Pick every line from the data below that contains the string "fraction" and copy it.

[Dataset items]
= Beginning of Section =
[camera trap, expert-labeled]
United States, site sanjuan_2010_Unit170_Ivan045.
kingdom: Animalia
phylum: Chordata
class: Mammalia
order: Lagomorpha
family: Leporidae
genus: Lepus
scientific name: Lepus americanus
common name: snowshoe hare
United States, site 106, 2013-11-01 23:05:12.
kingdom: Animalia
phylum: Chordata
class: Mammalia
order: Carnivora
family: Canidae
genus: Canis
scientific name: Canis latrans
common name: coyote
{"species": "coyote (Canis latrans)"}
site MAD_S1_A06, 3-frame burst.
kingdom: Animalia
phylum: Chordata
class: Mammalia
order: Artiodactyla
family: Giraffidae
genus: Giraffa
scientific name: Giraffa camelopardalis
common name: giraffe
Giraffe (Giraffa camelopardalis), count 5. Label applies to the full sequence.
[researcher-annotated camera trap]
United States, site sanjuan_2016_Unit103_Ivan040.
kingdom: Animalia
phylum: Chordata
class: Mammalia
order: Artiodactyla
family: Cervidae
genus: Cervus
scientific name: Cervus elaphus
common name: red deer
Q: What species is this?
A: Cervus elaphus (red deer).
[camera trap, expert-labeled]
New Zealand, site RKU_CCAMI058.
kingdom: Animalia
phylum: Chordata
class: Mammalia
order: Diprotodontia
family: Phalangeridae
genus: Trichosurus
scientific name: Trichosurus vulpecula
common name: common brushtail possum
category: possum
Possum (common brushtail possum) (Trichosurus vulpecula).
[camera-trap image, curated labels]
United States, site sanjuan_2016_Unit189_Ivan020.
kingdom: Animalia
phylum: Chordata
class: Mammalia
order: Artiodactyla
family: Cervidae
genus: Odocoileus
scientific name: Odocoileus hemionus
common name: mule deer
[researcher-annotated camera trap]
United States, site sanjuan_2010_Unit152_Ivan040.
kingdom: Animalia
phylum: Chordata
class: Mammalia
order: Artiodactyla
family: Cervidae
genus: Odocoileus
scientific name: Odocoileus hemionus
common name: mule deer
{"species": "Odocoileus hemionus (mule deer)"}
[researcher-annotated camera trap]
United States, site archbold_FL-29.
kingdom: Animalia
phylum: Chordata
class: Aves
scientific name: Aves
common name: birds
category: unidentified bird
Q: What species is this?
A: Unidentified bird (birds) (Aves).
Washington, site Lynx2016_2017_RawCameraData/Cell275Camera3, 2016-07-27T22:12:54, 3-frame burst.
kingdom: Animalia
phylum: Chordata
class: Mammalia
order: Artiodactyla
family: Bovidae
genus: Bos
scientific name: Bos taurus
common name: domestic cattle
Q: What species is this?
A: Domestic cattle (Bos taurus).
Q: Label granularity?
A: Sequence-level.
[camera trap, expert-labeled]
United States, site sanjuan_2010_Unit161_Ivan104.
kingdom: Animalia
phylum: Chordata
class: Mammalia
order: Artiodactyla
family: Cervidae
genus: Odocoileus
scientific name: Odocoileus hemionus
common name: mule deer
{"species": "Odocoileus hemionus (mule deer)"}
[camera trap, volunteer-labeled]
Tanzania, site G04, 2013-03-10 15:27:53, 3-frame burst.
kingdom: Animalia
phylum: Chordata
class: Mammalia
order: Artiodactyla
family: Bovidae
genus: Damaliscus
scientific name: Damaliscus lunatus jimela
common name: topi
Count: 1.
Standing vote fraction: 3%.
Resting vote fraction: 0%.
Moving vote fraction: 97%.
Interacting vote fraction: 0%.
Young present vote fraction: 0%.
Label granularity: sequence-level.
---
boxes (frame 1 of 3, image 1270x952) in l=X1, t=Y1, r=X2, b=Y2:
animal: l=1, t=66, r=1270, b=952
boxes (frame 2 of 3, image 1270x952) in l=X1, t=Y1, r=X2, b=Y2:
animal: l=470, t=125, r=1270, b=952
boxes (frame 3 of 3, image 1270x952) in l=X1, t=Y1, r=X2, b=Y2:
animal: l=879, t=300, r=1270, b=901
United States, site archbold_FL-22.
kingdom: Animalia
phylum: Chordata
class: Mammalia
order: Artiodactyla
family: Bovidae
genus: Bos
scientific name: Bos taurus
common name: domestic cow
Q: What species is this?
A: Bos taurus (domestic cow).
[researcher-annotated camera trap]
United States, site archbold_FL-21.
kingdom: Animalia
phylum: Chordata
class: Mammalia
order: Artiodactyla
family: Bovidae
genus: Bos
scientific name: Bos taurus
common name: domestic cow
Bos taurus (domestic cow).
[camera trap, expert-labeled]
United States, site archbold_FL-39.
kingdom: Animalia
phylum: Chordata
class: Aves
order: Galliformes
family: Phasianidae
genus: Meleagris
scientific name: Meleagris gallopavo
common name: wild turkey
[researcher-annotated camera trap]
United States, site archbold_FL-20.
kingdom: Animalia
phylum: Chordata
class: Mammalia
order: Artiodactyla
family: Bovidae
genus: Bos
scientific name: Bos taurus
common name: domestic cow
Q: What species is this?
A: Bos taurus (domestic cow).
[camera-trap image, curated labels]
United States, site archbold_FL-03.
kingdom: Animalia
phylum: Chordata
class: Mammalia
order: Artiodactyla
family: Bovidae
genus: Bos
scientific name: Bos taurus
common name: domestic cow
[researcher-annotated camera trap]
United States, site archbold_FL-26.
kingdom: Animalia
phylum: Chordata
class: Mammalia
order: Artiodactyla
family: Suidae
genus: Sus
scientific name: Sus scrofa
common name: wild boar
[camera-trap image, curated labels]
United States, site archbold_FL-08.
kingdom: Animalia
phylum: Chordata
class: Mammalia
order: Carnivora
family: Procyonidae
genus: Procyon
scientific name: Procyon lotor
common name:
= End of Section =
[Expected answer]
Standing vote fraction: 3%.
Resting vote fraction: 0%.
Moving vote fraction: 97%.
Interacting vote fraction: 0%.
Young present vote fraction: 0%.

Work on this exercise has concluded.